**PASSAGE:**
- - -
C23 keywords

kroening · kroening · commit 7c8b66179543 · 2025-04-09T18:20:30.000-04:00
This adds scanner, parser and typechecker support for the new C23 keywords.
diff --git a/regression/cbmc/_BitInt/_BitInt1.c b/regression/cbmc/_BitInt/_BitInt1.c
@@ -0,0 +1,28 @@
+// _BitInt is a C23 feature
+#include <assert.h>
+
+int main()
+{
+  // sizeof
+  assert(sizeof(_BitInt(32)) == 4);
+  assert(sizeof(_BitInt(33)) == 8);
+  assert(sizeof(_BitInt(65)) == 16);
+  assert(sizeof(_BitInt(128)) == 16);
+
+  // casts
+  //assert((_BitInt(4))17 == 1);
+  //assert((_BitInt(4)) - 1 == -1);
+  //assert((unsigned _BitInt(4)) - 1 == 15);
+
+  // promotion (or lack thereof)
+  //assert((unsigned _BitInt(4))15 + (unsigned _BitInt(4))1 == 0);
+  assert((unsigned _BitInt(4))15 + (unsigned _BitInt(5))1 == 16);
+  //assert((unsigned _BitInt(4))15 + (signed _BitInt(5))1 == -16);
+  assert((unsigned _BitInt(4))15 + 1 == 16);
+
+  // pointers
+  _BitInt(3) x, *p = &x;
+  *p = 1;
+
+  return 0;
+}
diff --git a/regression/cbmc/_BitInt/_BitInt1.desc b/regression/cbmc/_BitInt/_BitInt1.desc
@@ -0,0 +1,8 @@
+KNOWNBUG
+_BitInt1.c
+
+^EXIT=0$
+^SIGNAL=0$
+--
+^warning: ignoring
+^CONVERSION ERROR$
diff --git a/regression/cbmc/constants/predefined-constants1.c b/regression/cbmc/constants/predefined-constants1.c
@@ -0,0 +1,7 @@
+int main()
- - -
**REQUESTS:**
1. According to the C23 keywords commit, which three parts of the tool gain support for the new keywords?
2. Proceed with the C23 keywords commit, picking up right after its final line.

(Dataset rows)
- - -
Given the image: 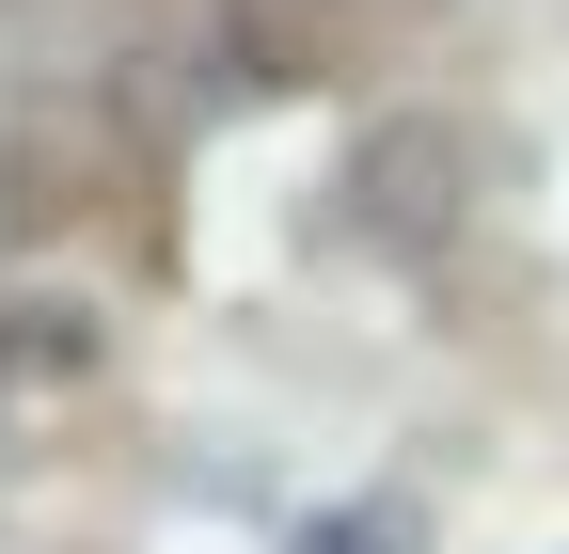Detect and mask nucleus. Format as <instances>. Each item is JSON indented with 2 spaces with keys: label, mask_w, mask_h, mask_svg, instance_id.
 Segmentation results:
<instances>
[{
  "label": "nucleus",
  "mask_w": 569,
  "mask_h": 554,
  "mask_svg": "<svg viewBox=\"0 0 569 554\" xmlns=\"http://www.w3.org/2000/svg\"><path fill=\"white\" fill-rule=\"evenodd\" d=\"M111 175H127V127L96 96H32L17 111V159H0V238H63Z\"/></svg>",
  "instance_id": "1"
},
{
  "label": "nucleus",
  "mask_w": 569,
  "mask_h": 554,
  "mask_svg": "<svg viewBox=\"0 0 569 554\" xmlns=\"http://www.w3.org/2000/svg\"><path fill=\"white\" fill-rule=\"evenodd\" d=\"M238 63L253 80H332L348 63V0H238Z\"/></svg>",
  "instance_id": "2"
}]
</instances>
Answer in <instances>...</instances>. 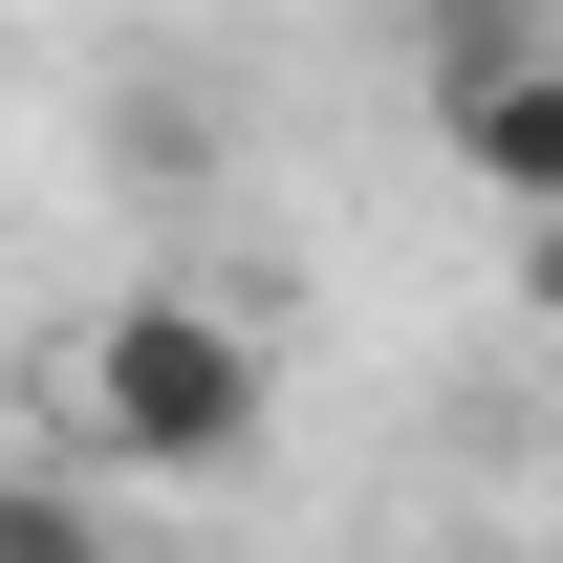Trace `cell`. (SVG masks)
Listing matches in <instances>:
<instances>
[{"instance_id":"1","label":"cell","mask_w":563,"mask_h":563,"mask_svg":"<svg viewBox=\"0 0 563 563\" xmlns=\"http://www.w3.org/2000/svg\"><path fill=\"white\" fill-rule=\"evenodd\" d=\"M261 412H282V368H261V325L239 303H196V282H109L66 325V455L87 477H239L261 455Z\"/></svg>"},{"instance_id":"4","label":"cell","mask_w":563,"mask_h":563,"mask_svg":"<svg viewBox=\"0 0 563 563\" xmlns=\"http://www.w3.org/2000/svg\"><path fill=\"white\" fill-rule=\"evenodd\" d=\"M520 44H542L520 0H433V87H477V66H520Z\"/></svg>"},{"instance_id":"5","label":"cell","mask_w":563,"mask_h":563,"mask_svg":"<svg viewBox=\"0 0 563 563\" xmlns=\"http://www.w3.org/2000/svg\"><path fill=\"white\" fill-rule=\"evenodd\" d=\"M520 325H563V217H520Z\"/></svg>"},{"instance_id":"3","label":"cell","mask_w":563,"mask_h":563,"mask_svg":"<svg viewBox=\"0 0 563 563\" xmlns=\"http://www.w3.org/2000/svg\"><path fill=\"white\" fill-rule=\"evenodd\" d=\"M0 563H109V477H0Z\"/></svg>"},{"instance_id":"2","label":"cell","mask_w":563,"mask_h":563,"mask_svg":"<svg viewBox=\"0 0 563 563\" xmlns=\"http://www.w3.org/2000/svg\"><path fill=\"white\" fill-rule=\"evenodd\" d=\"M433 152L498 196V239H520V217H563V44H520V66H477V87H433Z\"/></svg>"}]
</instances>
- - -
**PER-TASK OUTPUTS:**
1. The scanner, the parser and the typechecker.

2.
+{
+  // C23 predefined constants
+  __CPROVER_assert(!false, "false");
+  __CPROVER_assert(true, "true");
+  __CPROVER_assert(nullptr == 0, "nullptr");
+}
diff --git a/regression/cbmc/constants/predefined-constants1.desc b/regression/cbmc/constants/predefined-constants1.desc
@@ -0,0 +1,7 @@
+CORE
+predefined-constants1.c
+--c23
+^EXIT=0$
+^SIGNAL=0$
+--
+^warning: ignoring
diff --git a/regression/cbmc/static_assert/static_assert1.c b/regression/cbmc/static_assert/static_assert1.c
@@ -0,0 +1,17 @@
+// C23 introduces the "static_assert" keyword.
+
+struct S
+{
+  // Visual Studio does not support static_assert in compound bodies.
+#ifndef _MSC_VER
+  static_assert(1, "in struct");
+#endif
+  int x;
+} asd;
+
+static_assert(1, "global scope");
+
+int main()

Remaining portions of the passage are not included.